I don't think there's much hope of Hillary not making any foreign policy blunders, but if we can get her to refrain from sending in ground troops, that's more important than anything. Like I said, compare the downside of Libya to the downside of Iraq in terms of treasure and casualties. If we make more mistakes like Libya, that probably doesn't matter.
Avoiding another mistake like Iraq is the important thing, and sending ground troops to Syria would be another mistake like Iraq.
Sending ground troops to Syria until it's a democratic and civil rights respecting paradise is the biggest likely blunder--and if those aren't the minimum terms of acceptable withdrawal, then what are they?
You know what the Republican establishment criticism of Libya is? It isn't that we never should have participated in Libya. It's that we should have invaded and occupied Libya like we did with Iraq. Why, if only we'd send ground troops, there wouldn't be any ISIS in Libya at all!
LOL
The Republicans are not using Benghazi to show that we never should have gotten involved. Their charge against Clinton, even in that one instance, is that she was reluctant to send in troops to save our diplomat.
Anyway, yeah, avoiding another Iraq is more important than avoiding all future Libyas. And the important difference between the two is that in Iraq we sent in ground troops, but in Libya--for reasons stupid, smart, or just plain lucky--we didn't send in ground troops.
Deal with it.
"Why, if only we'd send ground troops, there wouldn't be any ISIS in Libya at all!"
If only we got serious about fighting the war on drugs, there wouldn't be any street gangs either!

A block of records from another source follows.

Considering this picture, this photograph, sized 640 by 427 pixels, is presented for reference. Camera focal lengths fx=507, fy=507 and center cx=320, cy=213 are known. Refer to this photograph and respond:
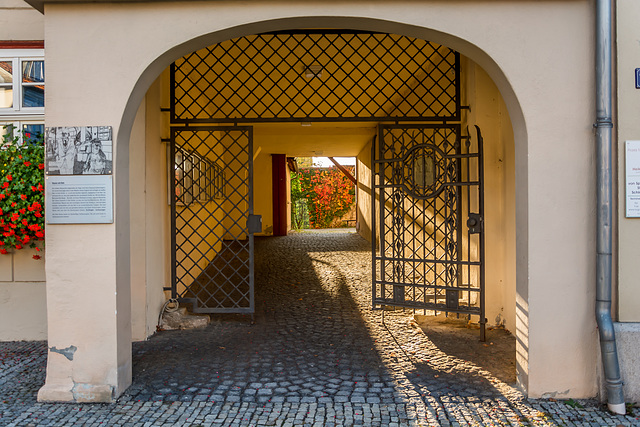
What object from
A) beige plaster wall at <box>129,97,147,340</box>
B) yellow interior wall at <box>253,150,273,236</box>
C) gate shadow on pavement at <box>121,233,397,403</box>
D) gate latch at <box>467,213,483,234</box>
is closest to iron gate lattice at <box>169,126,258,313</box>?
gate shadow on pavement at <box>121,233,397,403</box>

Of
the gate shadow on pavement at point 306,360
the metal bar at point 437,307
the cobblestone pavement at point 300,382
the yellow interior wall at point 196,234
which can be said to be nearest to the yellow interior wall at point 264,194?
the yellow interior wall at point 196,234

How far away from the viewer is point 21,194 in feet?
→ 13.9

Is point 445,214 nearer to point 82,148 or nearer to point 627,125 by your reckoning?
point 627,125

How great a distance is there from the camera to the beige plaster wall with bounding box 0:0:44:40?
15.6ft

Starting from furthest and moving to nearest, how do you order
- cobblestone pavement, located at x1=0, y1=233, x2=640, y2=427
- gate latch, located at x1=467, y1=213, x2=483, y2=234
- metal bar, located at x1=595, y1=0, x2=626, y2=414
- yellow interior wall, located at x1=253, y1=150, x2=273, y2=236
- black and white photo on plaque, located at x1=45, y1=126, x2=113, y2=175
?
1. yellow interior wall, located at x1=253, y1=150, x2=273, y2=236
2. gate latch, located at x1=467, y1=213, x2=483, y2=234
3. black and white photo on plaque, located at x1=45, y1=126, x2=113, y2=175
4. metal bar, located at x1=595, y1=0, x2=626, y2=414
5. cobblestone pavement, located at x1=0, y1=233, x2=640, y2=427

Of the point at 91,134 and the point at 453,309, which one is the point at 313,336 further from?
the point at 91,134

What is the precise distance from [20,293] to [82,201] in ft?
6.30

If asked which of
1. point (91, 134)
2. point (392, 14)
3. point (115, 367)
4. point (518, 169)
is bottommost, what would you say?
point (115, 367)

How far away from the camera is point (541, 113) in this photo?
130 inches

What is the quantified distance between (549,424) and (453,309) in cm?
203

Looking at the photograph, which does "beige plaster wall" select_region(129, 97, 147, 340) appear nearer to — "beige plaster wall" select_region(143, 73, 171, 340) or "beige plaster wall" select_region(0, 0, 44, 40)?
"beige plaster wall" select_region(143, 73, 171, 340)

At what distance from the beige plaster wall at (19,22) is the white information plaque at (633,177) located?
5.01 meters

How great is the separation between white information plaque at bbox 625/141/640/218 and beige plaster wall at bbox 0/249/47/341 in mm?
4799

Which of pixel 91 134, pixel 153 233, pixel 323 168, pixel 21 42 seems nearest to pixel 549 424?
pixel 91 134
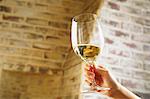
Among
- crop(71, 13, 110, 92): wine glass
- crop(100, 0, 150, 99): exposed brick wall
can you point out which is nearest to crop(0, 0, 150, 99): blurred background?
crop(100, 0, 150, 99): exposed brick wall

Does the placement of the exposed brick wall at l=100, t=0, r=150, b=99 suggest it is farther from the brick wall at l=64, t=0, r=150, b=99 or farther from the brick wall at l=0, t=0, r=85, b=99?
the brick wall at l=0, t=0, r=85, b=99

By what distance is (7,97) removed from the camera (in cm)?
247

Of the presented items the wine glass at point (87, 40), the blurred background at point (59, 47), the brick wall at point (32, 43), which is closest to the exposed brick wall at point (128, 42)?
the blurred background at point (59, 47)

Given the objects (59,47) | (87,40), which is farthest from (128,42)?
(87,40)

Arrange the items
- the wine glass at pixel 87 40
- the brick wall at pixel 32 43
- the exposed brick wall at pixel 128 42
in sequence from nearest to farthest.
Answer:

Pointing out that Daryl Gates going all SWAT with the war on drugs is why LA's crips and bloods first started going with military hardware and thereafter proliferated nationally just draws empty stares and drool.
I know people don't believe that ISIS is a response to the U.S. occupation of Iraq, and I know why. It's because they're ignorant.

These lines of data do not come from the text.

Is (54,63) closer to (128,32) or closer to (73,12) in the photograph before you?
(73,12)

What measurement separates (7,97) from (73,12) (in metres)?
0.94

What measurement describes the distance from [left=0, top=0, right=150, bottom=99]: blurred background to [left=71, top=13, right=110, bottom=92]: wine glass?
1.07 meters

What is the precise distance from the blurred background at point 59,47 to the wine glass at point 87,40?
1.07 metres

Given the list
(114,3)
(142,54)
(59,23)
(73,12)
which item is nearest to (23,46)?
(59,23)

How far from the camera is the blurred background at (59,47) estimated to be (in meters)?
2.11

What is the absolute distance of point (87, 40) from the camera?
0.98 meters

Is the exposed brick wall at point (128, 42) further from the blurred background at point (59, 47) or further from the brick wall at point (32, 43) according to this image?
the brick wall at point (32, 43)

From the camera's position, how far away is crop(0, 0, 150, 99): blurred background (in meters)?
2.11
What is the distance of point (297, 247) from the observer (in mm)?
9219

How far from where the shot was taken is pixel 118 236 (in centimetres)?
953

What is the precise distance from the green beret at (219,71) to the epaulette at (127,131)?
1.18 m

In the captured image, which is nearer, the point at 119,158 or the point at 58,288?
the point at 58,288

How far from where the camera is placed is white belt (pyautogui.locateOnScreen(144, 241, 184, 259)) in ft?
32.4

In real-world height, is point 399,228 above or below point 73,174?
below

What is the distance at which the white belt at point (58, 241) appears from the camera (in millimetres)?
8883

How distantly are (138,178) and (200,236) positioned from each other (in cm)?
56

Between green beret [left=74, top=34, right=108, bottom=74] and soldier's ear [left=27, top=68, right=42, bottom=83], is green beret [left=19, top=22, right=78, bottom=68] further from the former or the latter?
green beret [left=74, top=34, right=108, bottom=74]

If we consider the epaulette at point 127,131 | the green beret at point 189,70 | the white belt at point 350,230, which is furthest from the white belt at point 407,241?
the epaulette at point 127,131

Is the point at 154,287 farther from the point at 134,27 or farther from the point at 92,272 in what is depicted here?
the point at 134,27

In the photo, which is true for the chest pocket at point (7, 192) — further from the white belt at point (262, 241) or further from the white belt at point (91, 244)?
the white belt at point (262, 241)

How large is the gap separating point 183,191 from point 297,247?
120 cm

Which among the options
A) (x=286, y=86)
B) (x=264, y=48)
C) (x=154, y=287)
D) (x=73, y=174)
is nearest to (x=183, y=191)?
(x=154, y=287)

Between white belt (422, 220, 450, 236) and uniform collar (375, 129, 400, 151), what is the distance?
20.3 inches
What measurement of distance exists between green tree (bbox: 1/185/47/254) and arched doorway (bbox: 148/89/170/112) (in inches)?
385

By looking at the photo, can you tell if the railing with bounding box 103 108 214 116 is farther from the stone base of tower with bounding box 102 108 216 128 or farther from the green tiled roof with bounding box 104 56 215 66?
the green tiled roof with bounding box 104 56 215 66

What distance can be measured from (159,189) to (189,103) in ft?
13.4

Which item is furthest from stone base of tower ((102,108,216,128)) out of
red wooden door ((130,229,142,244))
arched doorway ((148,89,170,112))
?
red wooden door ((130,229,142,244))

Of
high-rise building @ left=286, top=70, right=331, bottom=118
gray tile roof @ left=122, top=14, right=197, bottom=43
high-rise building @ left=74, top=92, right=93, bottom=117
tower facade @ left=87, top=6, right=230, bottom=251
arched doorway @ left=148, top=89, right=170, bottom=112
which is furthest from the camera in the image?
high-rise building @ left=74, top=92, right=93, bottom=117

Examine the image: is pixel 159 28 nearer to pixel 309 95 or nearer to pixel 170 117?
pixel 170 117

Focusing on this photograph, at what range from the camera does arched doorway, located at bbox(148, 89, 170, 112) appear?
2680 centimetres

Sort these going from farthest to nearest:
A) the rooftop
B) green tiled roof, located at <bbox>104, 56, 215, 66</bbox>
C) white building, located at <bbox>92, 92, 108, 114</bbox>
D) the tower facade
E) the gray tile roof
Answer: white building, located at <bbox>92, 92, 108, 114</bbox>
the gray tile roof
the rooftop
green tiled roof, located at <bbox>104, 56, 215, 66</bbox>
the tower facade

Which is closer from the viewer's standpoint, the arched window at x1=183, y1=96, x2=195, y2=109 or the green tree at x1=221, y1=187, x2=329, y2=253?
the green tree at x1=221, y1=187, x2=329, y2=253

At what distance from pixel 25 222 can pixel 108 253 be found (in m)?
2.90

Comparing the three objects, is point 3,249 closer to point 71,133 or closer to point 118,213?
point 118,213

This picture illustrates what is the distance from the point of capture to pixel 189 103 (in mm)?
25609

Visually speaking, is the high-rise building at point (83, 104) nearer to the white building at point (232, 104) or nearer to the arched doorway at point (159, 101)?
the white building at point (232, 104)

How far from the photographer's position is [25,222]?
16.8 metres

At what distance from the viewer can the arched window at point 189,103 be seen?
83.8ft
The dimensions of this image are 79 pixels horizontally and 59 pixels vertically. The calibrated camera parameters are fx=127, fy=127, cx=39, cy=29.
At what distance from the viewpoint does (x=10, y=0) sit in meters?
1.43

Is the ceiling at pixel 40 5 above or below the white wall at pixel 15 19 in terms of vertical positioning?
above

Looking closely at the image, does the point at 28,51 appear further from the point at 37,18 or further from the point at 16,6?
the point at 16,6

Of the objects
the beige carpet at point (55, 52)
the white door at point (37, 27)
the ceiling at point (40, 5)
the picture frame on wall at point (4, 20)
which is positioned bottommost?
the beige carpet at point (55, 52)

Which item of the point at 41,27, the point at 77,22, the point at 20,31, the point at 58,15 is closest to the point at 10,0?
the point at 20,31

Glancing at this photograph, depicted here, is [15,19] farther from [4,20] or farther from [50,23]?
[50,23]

http://tinyurl.com/gqhbwhs
Who gives a rat's cavity search about the Ottoman Empire? I want Reason Teevee to run the footage where Ohbummer and Mrs. Clinton each say they want men with guns to continue to make enforcement examples of potheads--just like the four Prohibition Parties.

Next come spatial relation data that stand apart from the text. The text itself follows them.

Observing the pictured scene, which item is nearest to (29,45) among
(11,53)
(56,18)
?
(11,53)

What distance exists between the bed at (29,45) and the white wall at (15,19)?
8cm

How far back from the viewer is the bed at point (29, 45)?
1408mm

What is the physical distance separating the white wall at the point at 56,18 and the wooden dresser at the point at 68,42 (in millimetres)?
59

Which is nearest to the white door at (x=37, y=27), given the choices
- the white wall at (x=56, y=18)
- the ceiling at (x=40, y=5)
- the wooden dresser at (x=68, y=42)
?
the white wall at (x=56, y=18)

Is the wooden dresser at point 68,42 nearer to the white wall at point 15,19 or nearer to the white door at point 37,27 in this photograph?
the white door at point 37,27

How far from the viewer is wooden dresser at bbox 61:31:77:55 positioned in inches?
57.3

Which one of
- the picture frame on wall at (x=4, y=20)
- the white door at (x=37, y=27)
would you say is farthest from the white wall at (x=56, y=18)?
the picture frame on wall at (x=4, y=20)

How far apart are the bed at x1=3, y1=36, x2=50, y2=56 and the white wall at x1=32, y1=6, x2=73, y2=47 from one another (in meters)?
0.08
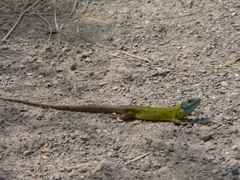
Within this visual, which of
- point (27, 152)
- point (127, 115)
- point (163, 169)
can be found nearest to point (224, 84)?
point (127, 115)

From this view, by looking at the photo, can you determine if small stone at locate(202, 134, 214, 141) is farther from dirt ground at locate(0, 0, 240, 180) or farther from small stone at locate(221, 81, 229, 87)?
small stone at locate(221, 81, 229, 87)

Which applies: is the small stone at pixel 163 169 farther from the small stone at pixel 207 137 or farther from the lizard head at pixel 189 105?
the lizard head at pixel 189 105

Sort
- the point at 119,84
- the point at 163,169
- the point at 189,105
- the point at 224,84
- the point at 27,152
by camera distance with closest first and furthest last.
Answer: the point at 163,169
the point at 27,152
the point at 189,105
the point at 224,84
the point at 119,84

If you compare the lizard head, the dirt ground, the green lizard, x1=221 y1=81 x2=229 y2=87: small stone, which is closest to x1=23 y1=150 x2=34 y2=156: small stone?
the dirt ground

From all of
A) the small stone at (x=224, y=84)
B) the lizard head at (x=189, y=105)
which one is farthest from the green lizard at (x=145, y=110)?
the small stone at (x=224, y=84)

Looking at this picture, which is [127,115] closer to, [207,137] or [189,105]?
[189,105]

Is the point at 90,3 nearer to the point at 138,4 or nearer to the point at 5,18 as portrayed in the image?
the point at 138,4

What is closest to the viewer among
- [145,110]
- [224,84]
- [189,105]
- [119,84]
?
[189,105]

I want Bernie supporters to remember THAT every time they hear prohibitionist looters begging for their votes. Maybe a loop on Youtube with a Hypno-Mandala background...
It is much harder to disengage.
Part of it is that once troops die, pulling out without achieving total victory makes it seem like they died in vain. And having sent American troops to die in vain is about the worst thing a President can do in the popular imagination. Presidents would rather send more troops to die than let it be said that he or she let troops die for nothing in the past.
The other problem is that victory in the public imagination mean that the troops have to achieve democracy and civil rights for everyone before we're ready to call it victory. And, again, it doesn't matter whether that was your clear objective before you sent troops--that's what the objective inevitably morphs into once there are troops on the ground and they start coming home in flag draped coffins.
"Walter Sobchak: I did not watch my buddies die face down in the muck so that this fucking strumpet...
The Dude: I don't see any connection to Vietnam"
https://www.youtube.com/watch?v=GZR58d77a4A
That movie is all about casus belli, by the way.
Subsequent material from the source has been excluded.